Moribame shared remedies to the situation, noting that; What we need is leadership that will be able to address this. CEOs should ensure companies operate within a framework of responsible lending. They also ought to scout for opportunities that would be attractive to investors, this include investors who are willing to put money into green financing. Botswana is a prime spot for green financing due to the great opportunity that lies in solar projects.

Technology has been hailed as the economy of the future and thus needs to be embraced to drive operational efficiency both internally and externally.

Executive Director, bank of Industry Nigeria, Simon Aranou mentioned that for investors to pump money to climate financing in Africa, African states need to be in alignment with global standards.

Do what meets world standards if you want money from international investors.
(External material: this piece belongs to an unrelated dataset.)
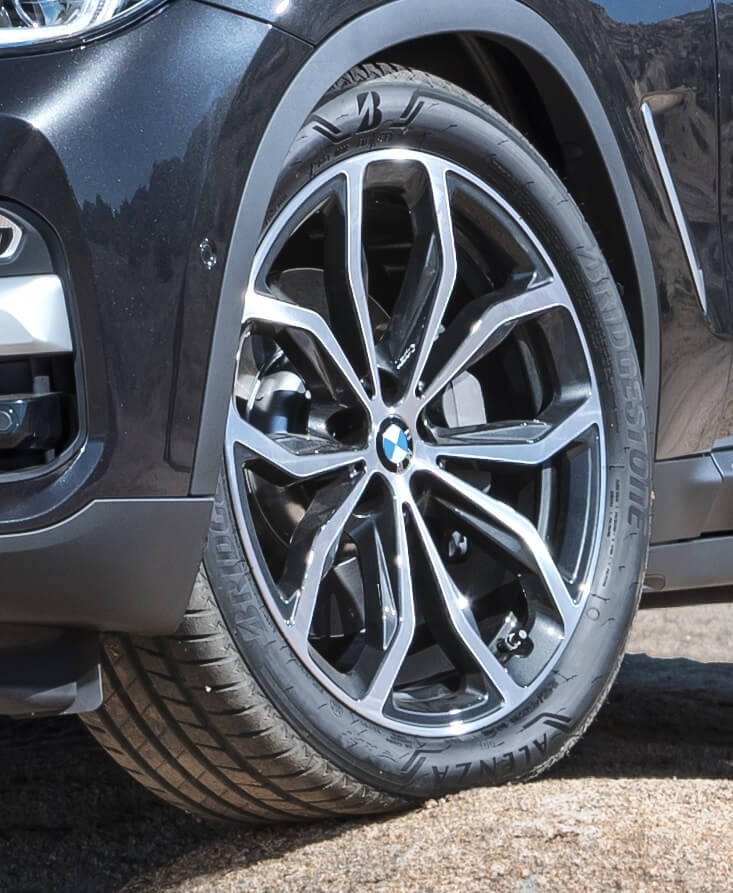 Close up de una llanta Bridgestone en una camioneta negra BMW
Have a strong risk management system. Also be a good borrower, if you have a loan, honour the obligation of paying it back because this will ensure countries have a clean financial record which will then pave way for easier lending of money in the future. African states cannot just be demanding for mitigation from rich countries. Financing needs infrastructure to complement it, you cannot be seating on billions of dollars without the necessary support systems to make it work for you. Domestic resource mobilisation is key. Use public money to mobilise private money. He said.

For his part, the Minster of Minister of Entrepreneurship, Karabo Gare enunciated that, over the past three years, governments across the world have had to readjust their priorities as the world dealt with the effects and impact of the COVID 19 pandemic both to human life and economic prosperity.

The role of DFIs, during this tough period, which is to support governments through countercyclical measures, including funding of COVID-19 related development projects, has become more important than ever before. However, with the increasingly limited resources from governments, DFIs are now expected to mobilise resources to meet the fiscal gaps and continue to meet their developmental mandates across the various affected sectors of their economies. Said Gare.